◆ Description of the task: Please count the lines in the records below that contain the string "JSON". Reply with that number alone.

◆ Material:
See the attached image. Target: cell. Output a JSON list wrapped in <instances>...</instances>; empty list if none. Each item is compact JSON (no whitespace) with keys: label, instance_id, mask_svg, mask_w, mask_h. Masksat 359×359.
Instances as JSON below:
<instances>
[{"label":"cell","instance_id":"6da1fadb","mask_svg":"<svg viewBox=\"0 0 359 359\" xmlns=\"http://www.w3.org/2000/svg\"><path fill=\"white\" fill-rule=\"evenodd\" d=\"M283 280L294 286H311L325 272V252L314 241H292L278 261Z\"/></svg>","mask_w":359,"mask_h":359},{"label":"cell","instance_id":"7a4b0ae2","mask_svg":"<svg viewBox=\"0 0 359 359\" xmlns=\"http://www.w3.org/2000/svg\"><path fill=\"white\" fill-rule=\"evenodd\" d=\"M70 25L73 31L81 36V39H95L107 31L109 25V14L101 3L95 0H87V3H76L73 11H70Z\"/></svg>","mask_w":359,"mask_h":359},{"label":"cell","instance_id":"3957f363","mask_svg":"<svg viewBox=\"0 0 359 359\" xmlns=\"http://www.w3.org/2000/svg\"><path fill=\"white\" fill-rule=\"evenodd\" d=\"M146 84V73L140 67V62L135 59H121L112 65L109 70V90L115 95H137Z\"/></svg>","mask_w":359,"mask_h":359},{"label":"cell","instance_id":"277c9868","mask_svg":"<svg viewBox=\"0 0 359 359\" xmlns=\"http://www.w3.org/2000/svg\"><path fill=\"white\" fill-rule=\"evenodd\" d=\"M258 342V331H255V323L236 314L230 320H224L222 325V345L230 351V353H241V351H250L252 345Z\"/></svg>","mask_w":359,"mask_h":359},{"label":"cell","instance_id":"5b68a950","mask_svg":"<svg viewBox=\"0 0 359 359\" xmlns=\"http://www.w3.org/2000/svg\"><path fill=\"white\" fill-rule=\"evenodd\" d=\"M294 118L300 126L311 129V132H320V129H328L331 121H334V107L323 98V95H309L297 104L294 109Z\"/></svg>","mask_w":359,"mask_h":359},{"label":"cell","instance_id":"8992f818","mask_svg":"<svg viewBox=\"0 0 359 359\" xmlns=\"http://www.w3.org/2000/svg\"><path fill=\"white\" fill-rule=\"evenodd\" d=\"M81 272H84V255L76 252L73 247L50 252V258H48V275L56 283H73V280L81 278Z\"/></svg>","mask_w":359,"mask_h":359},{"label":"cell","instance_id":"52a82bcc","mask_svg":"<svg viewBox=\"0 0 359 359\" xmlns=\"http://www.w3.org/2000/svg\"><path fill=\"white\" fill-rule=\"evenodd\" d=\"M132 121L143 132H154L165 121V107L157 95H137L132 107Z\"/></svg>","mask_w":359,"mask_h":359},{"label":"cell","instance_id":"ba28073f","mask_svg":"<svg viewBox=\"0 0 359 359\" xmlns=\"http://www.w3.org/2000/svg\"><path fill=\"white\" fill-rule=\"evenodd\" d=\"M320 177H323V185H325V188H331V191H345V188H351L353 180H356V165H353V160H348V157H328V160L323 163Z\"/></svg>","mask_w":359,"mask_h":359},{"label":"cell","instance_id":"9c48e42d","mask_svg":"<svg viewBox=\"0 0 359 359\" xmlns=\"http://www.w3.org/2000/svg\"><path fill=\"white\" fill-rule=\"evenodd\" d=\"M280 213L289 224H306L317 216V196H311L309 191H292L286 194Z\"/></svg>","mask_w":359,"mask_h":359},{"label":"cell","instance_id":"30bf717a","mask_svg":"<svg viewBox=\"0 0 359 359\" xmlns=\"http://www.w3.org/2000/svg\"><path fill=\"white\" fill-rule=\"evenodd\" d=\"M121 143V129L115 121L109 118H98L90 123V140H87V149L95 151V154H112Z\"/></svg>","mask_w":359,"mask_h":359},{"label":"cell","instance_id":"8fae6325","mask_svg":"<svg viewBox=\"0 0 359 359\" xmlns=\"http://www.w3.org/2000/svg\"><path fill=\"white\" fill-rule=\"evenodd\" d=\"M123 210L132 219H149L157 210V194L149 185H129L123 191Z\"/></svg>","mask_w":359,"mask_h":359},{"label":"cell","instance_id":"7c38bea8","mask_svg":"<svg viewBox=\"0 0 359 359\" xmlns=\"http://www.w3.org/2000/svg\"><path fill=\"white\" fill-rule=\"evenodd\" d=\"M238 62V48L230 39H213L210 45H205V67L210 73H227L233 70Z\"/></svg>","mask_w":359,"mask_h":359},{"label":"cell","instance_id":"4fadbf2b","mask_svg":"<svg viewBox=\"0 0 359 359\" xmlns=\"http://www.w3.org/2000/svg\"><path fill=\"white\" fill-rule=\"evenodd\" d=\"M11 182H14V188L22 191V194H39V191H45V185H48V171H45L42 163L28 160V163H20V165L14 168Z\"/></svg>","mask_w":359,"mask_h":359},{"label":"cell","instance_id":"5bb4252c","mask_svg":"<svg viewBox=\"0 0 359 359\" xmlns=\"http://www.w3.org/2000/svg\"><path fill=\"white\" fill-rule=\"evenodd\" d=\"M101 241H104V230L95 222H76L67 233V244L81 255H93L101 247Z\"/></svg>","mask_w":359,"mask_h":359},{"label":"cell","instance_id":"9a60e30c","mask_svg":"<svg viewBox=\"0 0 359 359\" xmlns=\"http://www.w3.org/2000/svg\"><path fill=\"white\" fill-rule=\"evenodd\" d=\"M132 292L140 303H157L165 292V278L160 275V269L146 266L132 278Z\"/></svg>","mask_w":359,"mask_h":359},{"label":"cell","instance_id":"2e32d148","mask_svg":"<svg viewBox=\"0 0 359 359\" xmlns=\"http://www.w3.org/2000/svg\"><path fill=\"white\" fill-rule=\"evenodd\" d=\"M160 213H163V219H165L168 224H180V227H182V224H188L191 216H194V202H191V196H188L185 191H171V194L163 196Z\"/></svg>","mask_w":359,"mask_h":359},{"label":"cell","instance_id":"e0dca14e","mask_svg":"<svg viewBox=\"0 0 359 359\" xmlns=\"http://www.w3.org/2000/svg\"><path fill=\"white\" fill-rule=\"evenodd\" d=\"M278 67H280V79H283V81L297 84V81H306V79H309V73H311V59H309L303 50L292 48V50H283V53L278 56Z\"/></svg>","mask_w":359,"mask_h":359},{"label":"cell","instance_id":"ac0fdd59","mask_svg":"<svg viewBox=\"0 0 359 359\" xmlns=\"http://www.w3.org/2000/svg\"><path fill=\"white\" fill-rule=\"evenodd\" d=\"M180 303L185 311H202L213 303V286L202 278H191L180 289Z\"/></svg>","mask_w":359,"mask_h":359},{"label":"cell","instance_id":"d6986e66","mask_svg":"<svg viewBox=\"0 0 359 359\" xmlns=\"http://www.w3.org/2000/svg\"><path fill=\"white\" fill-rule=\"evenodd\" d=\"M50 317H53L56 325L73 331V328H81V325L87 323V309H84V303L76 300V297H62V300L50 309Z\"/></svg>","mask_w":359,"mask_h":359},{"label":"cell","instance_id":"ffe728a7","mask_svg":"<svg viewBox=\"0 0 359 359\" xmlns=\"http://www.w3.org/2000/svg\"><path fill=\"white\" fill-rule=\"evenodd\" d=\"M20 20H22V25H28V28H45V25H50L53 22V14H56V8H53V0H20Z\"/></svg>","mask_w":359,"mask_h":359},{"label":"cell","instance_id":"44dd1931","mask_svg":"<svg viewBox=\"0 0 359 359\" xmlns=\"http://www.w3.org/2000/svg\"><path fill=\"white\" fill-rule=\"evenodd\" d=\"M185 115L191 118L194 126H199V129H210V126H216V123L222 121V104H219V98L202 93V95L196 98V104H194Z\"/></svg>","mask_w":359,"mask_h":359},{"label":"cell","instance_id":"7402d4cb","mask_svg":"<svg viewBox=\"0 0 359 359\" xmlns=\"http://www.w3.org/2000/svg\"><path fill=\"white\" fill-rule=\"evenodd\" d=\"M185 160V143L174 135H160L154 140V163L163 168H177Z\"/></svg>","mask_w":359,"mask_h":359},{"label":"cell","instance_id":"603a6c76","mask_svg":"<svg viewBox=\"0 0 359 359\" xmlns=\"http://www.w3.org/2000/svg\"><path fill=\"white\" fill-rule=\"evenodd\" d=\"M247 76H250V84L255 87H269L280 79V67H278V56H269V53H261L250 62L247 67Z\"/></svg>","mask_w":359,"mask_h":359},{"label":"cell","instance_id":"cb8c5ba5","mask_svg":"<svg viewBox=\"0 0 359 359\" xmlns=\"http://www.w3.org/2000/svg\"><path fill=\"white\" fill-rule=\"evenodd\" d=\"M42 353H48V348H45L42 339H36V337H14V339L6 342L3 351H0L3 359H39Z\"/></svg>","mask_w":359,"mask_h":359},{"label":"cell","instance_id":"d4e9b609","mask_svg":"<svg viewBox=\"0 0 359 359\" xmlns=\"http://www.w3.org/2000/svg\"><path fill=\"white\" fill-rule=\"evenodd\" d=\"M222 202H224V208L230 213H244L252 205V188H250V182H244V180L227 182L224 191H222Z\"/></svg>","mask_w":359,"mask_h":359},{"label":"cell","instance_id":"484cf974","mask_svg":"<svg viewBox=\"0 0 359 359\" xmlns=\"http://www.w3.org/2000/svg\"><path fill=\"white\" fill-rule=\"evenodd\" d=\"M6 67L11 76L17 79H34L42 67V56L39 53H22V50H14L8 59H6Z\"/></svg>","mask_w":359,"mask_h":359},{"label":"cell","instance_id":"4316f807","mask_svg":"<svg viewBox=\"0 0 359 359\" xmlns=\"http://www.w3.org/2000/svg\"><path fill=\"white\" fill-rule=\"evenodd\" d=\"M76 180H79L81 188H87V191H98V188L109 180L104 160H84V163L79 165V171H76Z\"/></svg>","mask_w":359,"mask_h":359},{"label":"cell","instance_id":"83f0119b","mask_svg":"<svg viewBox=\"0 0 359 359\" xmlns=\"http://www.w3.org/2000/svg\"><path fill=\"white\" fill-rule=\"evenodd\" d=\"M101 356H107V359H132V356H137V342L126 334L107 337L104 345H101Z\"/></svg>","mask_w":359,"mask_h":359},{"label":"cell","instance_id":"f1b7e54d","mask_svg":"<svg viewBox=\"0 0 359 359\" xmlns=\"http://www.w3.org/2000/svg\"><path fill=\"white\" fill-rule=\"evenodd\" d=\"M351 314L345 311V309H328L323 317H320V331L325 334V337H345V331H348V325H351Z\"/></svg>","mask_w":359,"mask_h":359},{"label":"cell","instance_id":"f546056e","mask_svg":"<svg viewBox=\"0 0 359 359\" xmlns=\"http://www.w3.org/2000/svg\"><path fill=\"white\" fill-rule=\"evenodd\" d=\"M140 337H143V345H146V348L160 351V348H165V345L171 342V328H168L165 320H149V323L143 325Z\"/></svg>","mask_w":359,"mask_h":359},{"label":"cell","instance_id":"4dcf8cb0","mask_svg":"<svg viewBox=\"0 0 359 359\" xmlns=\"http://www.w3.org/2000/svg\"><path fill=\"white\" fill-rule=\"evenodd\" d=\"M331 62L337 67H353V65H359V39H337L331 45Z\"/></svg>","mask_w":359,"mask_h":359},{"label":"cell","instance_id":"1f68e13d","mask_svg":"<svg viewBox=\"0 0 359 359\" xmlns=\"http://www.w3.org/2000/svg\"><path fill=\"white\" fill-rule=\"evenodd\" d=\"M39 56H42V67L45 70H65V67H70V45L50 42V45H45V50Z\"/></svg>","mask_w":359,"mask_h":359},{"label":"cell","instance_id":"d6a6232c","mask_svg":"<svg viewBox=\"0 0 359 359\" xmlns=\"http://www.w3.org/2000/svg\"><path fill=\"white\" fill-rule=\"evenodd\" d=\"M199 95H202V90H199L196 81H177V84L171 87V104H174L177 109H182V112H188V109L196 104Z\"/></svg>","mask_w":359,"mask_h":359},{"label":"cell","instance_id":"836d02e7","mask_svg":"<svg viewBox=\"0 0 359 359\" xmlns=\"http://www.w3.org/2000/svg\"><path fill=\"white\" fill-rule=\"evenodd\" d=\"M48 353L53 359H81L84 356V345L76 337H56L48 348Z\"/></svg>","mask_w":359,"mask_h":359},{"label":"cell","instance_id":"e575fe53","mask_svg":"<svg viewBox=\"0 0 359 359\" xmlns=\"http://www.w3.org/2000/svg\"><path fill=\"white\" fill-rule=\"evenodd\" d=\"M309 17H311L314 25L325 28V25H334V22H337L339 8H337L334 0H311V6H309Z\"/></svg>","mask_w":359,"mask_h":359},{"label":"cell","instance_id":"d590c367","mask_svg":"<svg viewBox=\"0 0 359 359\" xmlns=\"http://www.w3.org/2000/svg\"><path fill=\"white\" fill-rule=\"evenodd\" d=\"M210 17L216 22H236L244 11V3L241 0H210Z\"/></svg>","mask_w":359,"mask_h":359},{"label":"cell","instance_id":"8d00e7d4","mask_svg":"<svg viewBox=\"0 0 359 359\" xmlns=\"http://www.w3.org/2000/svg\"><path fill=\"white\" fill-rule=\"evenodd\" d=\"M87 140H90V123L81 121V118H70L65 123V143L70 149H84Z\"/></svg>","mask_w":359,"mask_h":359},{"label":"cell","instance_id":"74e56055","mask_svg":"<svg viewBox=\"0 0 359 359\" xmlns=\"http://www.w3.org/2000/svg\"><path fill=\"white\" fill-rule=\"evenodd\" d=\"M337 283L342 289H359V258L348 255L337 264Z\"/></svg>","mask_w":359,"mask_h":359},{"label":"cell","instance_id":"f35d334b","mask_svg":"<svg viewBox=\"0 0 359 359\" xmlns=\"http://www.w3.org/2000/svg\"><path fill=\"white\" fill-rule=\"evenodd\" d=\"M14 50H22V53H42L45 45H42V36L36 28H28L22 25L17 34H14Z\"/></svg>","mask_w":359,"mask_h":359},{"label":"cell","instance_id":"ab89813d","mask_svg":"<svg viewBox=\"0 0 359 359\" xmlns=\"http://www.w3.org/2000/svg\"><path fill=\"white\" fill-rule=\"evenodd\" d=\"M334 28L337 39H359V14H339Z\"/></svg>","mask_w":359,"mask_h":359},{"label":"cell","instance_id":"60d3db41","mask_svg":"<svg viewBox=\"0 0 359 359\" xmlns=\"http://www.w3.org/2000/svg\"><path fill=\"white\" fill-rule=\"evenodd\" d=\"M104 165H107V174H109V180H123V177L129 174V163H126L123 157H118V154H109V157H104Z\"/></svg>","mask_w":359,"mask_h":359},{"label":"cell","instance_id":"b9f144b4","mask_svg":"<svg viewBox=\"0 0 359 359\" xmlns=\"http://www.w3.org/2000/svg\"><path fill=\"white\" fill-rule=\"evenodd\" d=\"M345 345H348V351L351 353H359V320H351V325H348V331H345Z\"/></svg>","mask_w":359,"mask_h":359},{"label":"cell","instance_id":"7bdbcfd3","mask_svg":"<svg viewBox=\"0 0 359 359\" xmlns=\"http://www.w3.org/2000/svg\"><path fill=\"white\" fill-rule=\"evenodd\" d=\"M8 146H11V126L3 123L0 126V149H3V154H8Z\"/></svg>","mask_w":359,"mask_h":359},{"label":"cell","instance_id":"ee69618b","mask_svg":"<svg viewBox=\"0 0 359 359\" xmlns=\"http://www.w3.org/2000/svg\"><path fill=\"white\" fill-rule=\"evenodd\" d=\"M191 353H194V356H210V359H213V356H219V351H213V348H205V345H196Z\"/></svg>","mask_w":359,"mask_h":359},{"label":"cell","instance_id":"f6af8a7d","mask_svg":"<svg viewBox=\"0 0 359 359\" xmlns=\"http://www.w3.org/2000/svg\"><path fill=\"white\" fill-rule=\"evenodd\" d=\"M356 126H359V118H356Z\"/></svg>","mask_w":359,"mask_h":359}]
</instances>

◆ Worked solution: 2